Est-ce que les Québécois sont prêts toutefois à voir le coût de certains produits augmenter si on légifère sur le matériau dans lequel ils seront emballés? «Je pense que les gens sont prêts à faire des efforts pour moins consommer de plastique», répond M. Legault.

Avec l’environnement comme thème central de son dernier conseil général, la Coalition avenir Québec tient à en faire davantage en cette matière. «On est relativement avancés dans la réflexion, au point où dès l’automne qui vient, on serait en mesure d’annoncer un plan ambitieux au niveau de la récupération, du recyclage et de la revalorisation de différents produits, notamment le plastique», indique M. Charrette.

Difficile d’interdire

L’interdiction immédiate de certains produits ne semble toutefois pas être dans la mire du gouvernement caquiste. «C’est difficile d’interdire à ce moment-ci, lorsque les produits de remplacement ne sont pas toujours disponibles. Notre souci à ce moment-ci, c’est réellement de limiter l’utilisation à la source, ce qui est déjà une grosse partie du problème», ajoute M. Charrette.

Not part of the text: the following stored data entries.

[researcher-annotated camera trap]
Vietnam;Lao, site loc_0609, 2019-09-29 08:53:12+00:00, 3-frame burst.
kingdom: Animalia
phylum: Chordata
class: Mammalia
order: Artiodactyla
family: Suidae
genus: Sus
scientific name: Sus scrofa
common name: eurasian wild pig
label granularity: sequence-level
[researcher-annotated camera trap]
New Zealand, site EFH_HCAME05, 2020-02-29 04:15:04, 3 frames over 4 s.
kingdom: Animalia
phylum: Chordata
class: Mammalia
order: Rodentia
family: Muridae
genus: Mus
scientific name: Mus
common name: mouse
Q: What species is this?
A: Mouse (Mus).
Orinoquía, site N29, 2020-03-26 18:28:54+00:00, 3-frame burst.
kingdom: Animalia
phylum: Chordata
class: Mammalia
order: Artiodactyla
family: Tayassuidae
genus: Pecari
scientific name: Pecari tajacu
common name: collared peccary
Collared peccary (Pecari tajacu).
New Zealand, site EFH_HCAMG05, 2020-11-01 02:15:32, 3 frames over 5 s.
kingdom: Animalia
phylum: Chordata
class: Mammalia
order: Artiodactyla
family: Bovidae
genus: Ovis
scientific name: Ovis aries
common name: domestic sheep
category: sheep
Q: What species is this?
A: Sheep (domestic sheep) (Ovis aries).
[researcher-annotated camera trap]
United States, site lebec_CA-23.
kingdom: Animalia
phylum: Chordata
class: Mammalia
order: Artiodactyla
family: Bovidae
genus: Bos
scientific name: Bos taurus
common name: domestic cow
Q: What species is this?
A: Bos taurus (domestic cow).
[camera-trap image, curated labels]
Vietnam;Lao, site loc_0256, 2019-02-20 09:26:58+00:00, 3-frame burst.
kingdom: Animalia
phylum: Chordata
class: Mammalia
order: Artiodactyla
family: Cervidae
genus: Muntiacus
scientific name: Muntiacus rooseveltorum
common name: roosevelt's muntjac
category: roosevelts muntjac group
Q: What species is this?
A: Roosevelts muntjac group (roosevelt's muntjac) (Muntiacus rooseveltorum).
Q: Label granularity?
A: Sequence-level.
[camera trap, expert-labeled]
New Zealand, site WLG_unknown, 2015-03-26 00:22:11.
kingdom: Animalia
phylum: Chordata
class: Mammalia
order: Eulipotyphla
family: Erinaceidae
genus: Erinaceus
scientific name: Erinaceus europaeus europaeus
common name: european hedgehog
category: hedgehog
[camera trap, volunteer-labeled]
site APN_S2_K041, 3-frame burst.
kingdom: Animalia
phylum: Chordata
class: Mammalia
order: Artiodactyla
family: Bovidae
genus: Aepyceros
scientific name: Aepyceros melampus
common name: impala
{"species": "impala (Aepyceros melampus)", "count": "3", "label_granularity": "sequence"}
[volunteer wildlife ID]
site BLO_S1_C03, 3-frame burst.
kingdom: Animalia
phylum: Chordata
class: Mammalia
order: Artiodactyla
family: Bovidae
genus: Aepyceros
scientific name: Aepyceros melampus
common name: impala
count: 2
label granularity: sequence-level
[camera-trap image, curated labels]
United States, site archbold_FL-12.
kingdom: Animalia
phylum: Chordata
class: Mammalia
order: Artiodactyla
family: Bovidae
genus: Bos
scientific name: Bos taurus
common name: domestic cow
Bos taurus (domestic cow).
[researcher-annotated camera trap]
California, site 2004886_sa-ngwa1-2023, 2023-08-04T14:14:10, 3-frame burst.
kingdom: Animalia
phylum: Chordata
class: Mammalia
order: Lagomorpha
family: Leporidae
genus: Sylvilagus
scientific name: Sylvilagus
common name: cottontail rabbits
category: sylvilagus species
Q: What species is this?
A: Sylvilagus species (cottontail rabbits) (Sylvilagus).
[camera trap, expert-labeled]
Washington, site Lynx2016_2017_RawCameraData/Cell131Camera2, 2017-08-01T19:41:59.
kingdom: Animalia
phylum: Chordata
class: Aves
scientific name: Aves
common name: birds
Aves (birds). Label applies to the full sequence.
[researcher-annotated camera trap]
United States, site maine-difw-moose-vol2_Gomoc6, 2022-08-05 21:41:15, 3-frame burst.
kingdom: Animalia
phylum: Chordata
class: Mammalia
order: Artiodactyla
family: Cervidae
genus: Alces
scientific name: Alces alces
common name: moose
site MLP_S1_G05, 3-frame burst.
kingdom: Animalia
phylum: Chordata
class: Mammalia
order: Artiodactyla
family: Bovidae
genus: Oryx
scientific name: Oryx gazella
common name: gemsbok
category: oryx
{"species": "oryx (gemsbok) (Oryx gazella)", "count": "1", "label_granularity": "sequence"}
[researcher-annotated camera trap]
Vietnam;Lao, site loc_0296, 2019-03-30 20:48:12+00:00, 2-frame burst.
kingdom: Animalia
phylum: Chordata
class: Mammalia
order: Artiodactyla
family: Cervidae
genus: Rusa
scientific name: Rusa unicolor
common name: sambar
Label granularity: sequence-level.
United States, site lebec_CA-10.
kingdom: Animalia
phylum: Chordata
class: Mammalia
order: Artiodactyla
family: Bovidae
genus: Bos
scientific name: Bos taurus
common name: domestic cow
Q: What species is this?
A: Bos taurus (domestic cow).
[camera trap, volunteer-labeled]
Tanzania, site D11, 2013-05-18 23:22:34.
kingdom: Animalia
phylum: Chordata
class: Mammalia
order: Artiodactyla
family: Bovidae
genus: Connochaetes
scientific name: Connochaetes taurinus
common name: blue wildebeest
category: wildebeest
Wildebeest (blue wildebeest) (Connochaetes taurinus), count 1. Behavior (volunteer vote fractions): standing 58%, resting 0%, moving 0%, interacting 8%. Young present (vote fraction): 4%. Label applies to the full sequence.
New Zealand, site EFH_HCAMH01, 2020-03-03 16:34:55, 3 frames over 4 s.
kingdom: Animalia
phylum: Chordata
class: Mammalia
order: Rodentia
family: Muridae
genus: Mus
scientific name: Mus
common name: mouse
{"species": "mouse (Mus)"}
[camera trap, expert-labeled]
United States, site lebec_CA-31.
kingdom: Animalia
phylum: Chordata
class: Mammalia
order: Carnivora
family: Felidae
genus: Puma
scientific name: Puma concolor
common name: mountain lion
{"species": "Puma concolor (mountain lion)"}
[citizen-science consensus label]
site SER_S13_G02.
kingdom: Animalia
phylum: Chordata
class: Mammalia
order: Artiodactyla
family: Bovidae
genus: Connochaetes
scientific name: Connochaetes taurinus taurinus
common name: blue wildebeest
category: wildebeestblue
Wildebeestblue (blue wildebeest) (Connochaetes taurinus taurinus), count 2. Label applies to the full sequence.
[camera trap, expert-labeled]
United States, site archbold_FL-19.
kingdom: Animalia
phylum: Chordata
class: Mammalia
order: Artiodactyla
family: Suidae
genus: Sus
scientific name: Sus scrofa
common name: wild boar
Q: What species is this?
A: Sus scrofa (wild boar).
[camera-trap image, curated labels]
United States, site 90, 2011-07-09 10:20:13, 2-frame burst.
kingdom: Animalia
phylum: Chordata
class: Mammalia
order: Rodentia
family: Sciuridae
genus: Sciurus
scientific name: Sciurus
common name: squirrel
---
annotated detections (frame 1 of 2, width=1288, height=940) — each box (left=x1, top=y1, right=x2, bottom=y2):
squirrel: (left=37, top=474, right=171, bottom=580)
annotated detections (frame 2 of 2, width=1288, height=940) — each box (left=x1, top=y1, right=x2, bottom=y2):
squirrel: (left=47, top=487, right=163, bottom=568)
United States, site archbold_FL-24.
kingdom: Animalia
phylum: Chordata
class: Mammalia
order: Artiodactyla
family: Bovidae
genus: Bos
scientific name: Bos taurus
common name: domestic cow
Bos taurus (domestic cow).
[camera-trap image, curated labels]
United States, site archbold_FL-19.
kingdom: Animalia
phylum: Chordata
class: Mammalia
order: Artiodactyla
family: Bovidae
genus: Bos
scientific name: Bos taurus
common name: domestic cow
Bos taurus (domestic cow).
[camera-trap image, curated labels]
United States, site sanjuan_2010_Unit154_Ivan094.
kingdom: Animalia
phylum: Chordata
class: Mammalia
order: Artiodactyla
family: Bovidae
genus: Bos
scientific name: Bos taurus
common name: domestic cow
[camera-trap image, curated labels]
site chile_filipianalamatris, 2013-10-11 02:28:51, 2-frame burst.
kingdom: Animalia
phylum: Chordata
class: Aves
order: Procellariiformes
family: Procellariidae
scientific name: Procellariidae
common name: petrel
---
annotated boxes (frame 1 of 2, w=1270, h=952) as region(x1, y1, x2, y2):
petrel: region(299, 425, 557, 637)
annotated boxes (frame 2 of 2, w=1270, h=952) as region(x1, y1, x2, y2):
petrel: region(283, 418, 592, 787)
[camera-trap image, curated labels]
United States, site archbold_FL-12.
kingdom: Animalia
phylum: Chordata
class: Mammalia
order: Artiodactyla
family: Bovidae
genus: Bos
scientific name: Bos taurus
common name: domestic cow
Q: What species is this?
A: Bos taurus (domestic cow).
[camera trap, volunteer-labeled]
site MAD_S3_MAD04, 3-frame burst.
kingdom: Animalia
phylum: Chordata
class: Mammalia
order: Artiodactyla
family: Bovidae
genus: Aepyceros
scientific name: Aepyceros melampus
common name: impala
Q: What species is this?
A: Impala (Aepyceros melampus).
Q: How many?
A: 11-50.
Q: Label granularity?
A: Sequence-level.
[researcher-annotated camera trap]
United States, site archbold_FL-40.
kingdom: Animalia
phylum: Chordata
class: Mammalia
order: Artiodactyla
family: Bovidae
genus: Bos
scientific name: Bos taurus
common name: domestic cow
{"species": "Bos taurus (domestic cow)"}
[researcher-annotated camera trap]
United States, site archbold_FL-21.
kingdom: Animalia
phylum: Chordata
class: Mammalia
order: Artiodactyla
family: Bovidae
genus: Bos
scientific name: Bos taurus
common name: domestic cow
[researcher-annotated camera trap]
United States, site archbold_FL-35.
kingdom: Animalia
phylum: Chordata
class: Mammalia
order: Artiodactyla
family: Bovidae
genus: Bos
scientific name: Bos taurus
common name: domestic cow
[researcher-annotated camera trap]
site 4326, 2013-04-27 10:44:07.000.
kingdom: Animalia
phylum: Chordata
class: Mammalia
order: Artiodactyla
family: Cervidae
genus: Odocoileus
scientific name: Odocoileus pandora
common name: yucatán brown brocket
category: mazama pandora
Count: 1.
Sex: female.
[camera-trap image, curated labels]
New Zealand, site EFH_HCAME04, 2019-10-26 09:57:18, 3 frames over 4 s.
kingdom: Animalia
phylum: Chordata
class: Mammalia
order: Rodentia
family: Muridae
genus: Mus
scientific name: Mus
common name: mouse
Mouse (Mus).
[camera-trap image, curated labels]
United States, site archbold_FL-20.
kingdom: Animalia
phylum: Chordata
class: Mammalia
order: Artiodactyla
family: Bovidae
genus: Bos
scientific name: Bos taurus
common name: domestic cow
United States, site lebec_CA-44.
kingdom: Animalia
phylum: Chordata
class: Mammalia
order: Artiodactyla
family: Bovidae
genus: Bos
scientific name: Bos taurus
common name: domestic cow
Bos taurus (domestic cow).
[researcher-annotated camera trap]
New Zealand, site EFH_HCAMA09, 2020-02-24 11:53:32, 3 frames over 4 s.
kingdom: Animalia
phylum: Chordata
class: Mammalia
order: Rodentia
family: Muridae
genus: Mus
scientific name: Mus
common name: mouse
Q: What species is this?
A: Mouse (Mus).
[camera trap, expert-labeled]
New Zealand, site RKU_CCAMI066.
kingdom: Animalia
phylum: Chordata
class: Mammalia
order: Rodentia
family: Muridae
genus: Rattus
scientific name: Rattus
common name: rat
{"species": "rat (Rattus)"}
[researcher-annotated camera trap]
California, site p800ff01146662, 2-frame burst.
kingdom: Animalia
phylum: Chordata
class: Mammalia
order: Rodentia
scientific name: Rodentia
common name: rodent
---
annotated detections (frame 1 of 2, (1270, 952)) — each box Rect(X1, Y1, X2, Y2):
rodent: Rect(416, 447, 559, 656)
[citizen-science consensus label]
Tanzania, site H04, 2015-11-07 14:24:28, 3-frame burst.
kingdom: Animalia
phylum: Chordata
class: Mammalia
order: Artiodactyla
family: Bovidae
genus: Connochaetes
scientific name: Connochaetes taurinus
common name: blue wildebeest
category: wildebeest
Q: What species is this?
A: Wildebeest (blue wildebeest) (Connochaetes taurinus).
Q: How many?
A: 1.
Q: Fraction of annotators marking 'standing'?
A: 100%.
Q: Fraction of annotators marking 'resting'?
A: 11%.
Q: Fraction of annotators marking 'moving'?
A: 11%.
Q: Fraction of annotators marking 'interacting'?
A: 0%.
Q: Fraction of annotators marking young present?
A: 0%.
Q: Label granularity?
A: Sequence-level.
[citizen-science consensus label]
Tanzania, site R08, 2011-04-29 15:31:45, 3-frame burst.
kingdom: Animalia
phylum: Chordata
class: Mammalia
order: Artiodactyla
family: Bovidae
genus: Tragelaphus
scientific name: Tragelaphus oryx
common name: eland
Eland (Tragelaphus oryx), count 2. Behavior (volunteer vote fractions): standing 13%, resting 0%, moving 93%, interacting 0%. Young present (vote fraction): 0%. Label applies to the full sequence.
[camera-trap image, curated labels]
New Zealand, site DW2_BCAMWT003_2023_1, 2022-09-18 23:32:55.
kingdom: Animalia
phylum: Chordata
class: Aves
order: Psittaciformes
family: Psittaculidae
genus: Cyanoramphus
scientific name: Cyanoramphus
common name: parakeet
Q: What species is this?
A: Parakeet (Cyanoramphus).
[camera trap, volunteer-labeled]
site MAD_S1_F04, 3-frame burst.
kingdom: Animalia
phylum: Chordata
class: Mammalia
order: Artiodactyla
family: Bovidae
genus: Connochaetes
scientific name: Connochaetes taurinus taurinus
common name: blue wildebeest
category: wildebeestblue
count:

Le 27 juin, une rencontre aura lieu entre la ministre de l’Environnement fédérale et tous les ministres de l’Environnement des provinces. Le plastique sera à l’ordre du jour. Sans dire que le Québec sera précurseur sur le sujet, M. Charrette se dit «convaincu que les moyens qu’on mettra de l’avant risquent d’inspirer les autres provinces».

M. Charrette soutient que des modifications à certaines lois et à certains règlements seront nécessaires à partir de l’automne pour que son plan puisse se déployer. Chose certaine, il faut éviter selon lui que 50 % des contenants de verre et de plastique que les Québécois déposent dans leur bac bleu se «retrouvent bêtement à l’enfouissement», comme c’est le cas à l’heure actuelle.